The exercise. Quote the line containing "At what distance, measured" and all lines that follow it in the listing below, exactly as written.

Entries shown.
+++

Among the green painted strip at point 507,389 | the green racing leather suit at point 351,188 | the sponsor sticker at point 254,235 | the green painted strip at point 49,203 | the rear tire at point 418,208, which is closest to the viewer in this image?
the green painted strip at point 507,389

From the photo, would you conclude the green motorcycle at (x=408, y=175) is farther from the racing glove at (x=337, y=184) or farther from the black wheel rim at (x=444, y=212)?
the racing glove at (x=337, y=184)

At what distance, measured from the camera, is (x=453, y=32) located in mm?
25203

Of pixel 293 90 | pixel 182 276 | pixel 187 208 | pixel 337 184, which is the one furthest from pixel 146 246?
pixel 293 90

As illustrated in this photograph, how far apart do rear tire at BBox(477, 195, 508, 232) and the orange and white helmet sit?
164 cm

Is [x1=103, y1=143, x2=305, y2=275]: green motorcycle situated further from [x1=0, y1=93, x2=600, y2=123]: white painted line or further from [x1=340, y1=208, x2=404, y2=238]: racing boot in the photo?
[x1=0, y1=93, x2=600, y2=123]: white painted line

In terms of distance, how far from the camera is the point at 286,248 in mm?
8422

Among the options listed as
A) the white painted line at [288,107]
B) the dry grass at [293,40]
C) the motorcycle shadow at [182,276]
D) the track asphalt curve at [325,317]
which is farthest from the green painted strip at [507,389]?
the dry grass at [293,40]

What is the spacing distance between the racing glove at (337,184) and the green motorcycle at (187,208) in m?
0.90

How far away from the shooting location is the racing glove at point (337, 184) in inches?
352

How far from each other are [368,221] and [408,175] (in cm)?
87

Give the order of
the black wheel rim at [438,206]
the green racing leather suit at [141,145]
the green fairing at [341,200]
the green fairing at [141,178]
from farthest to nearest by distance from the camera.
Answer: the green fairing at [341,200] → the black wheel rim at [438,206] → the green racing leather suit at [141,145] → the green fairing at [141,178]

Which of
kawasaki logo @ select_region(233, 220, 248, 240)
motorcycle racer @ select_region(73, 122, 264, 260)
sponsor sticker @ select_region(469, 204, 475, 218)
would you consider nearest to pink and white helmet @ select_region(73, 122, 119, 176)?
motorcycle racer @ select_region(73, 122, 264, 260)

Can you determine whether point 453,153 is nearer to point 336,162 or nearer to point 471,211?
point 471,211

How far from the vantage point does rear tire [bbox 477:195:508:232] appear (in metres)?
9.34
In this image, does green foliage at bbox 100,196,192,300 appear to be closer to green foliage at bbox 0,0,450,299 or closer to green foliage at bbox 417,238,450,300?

+++

Answer to this task.
At what distance, measured from the camera, is (x=453, y=32) located in mm?
25203

Of pixel 293 90 | pixel 182 276 | pixel 187 208 | pixel 337 184, which is the one furthest from pixel 146 246?
pixel 293 90

As illustrated in this photograph, how far apart do rear tire at BBox(477, 195, 508, 232) and the orange and white helmet sit?
164 cm

Is [x1=103, y1=143, x2=305, y2=275]: green motorcycle situated further from [x1=0, y1=93, x2=600, y2=123]: white painted line or further from [x1=340, y1=208, x2=404, y2=238]: racing boot in the photo?
[x1=0, y1=93, x2=600, y2=123]: white painted line

In terms of distance, how far from the camera is the point at 286,248 in mm?
8422

Among the options listed as
A) the white painted line at [288,107]
B) the dry grass at [293,40]
C) the motorcycle shadow at [182,276]
D) the track asphalt curve at [325,317]
which is farthest from the green painted strip at [507,389]?
the dry grass at [293,40]

What is the spacing distance between the racing glove at (337,184) and the green motorcycle at (187,208) in m?
0.90

How far away from the shooting location is the racing glove at point (337, 184) in inches?
352

How far from each other are [368,221] and [408,175] (in cm)?
87

Give the order of
the black wheel rim at [438,206]
the green racing leather suit at [141,145]
the green fairing at [341,200]
the green fairing at [141,178]
from farthest to nearest by distance from the camera.
Answer: the green fairing at [341,200] → the black wheel rim at [438,206] → the green racing leather suit at [141,145] → the green fairing at [141,178]

Which of
kawasaki logo @ select_region(233, 220, 248, 240)
motorcycle racer @ select_region(73, 122, 264, 260)
sponsor sticker @ select_region(469, 204, 475, 218)
would you consider nearest to pink and white helmet @ select_region(73, 122, 119, 176)?
motorcycle racer @ select_region(73, 122, 264, 260)

Can you determine whether point 453,153 is nearer to point 336,162 or nearer to point 471,211?
point 471,211

How far from the vantage point does rear tire [bbox 477:195:508:232] appear (in metres)?
9.34
In this image, does green foliage at bbox 100,196,192,300 appear to be closer to green foliage at bbox 0,0,450,299 or closer to green foliage at bbox 417,238,450,300?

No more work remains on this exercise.